The problem with those abandoned factories is that the building wasn't the valuable part. What was valuable was the machines and tooling, and the expertise to install, run, and maintain them. And those things are gone. Like you can see in your pictures, those buildings are empty husks. The owners stripped out and sold everything that had any conceivable value. The only reason the buildings proper are still standing, is their scrap value wasn't high enough to make it worth the effort to pull them down. And they are on land that nobody wants for anything else, for any of several reasons. I've been involved with people who were "refurbishing" abandoned buildings to make them functional again, and usually they spend more than they would have by starting from nothing. On top of everything else, they frequently inherit massive legal liabilities due to chemical contamination by the previous owners.

The hollowing out of US industry has been going on since at least the 70s. These abandoned buildings are of no value in bringing it back. The skilled workers who used to run them are dead, retired, or long since moved away. Using tariffs to jack up prices is of extremely limited value if there is no one left in town with the skills, abilities, or money needed to create a business that could take advantage of the higher prices. Everyone just ends up paying an extra sales tax to the federal government, and things get worse.

tim eisele said...

Incidentally, that handy "tariff chart" isn't what it says it is. They way you get those numbers is to first go to this table of US trade balances with various countries:

https://worldpopulationreview.com/country-rankings/us-trade-deficit-by-country

Then take the first column (our trade deficit with that country) and divide it by the second column (our total trade with same), and multiply by 100 to get a percentage. That's it. It is just the percentage of their trade that is in excess of what we sell to them. It doesn't say a damned thing about what level of tariffs they are charging on our goods, it just says how much more stuff they sell us than we sell them back. Some of those countries may be accomplishing this deficit through tariffs, but most of them are doing it just by being able to make and sell stuff cheaply, and then not having enough money to buy things back in return.

K T Cat said...

Tim, points well-taken. You are spot on with all of that. When I was in Hattiesburg and saw the place to take those photos, I thought the same thing. I thought it would be a good use of government funds to return the land to at least an industrial-use vacant lot. The problem is that EPA regs say that if you tear down such a place, it needs to be left in perfect, residential-level purity. That's way too expensive so no one does it either in Mississippi or Pennsylvania or Ohio or ...

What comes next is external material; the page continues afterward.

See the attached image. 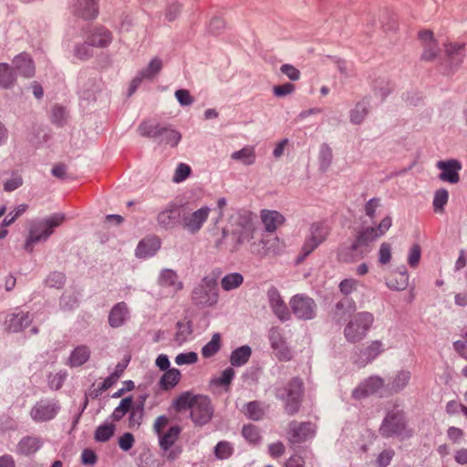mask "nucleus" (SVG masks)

I had heard the same thing about the tariff chart. Sigh.

Still, my point in this post is that Trump and his henchmen aren't working to make life better for people like me, they're working to make life better for Joe hardhat. If they wanted to make my life better, they would have ditched the whole tariff thing. If he'd done that, I might be closing on a house in Dixie next week.

tim eisele said...

"they're working to make life better for Joe hardhat"

Well, that's what they want us to think, at least, and it is probably the most charitable interpretation of what they are doing.

But, unless they follow up with something other than just tariffs, it's not going to work. The tariffs might make it easier to sell goods at a profit, but they are also making it more expensive to buy the machines and tools and parts needed to start a new factory, and raising the cost of living of your potential employees so that they are going demand more pay.

Like you said, if they even convert "brownfields" into places that the new genration of factories can be constructed, that would help. As would investing in startup companies so that they can afford to buy the equipment needed, install it, bring in the people to operate it, and then get it all running. The question is, are they doing that, or showing any particular indication that they plan on doing it in the future?

K T Cat said...

Tim, I couldn't agree with you more. The atmosphere, the gestalt, of a city peppered with abandoned factories is utterly demoralizing and depressing. After reflection, I think these tariffs were a terrible idea. I plan to post about that next.